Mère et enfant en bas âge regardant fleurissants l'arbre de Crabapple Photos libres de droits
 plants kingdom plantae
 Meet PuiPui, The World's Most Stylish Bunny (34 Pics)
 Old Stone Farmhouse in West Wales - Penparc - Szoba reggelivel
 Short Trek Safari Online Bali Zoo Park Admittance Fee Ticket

- - -

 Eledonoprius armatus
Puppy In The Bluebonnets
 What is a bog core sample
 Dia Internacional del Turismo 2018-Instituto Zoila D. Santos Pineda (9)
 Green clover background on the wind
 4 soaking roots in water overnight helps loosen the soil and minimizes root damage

- - -

__TASK INSTRUCTIONS__. Extract the lines of the preceding material that run from the line with "plants kingdom plantae" through the line with "Short Trek Safari", inclusive, reproducing them exactly and adding nothing.

__EXERCISE SOLUTION__.
 plants kingdom plantae
 Meet PuiPui, The World's Most Stylish Bunny (34 Pics)
 Old Stone Farmhouse in West Wales - Penparc - Szoba reggelivel
 Short Trek Safari Online Bali Zoo Park Admittance Fee Ticket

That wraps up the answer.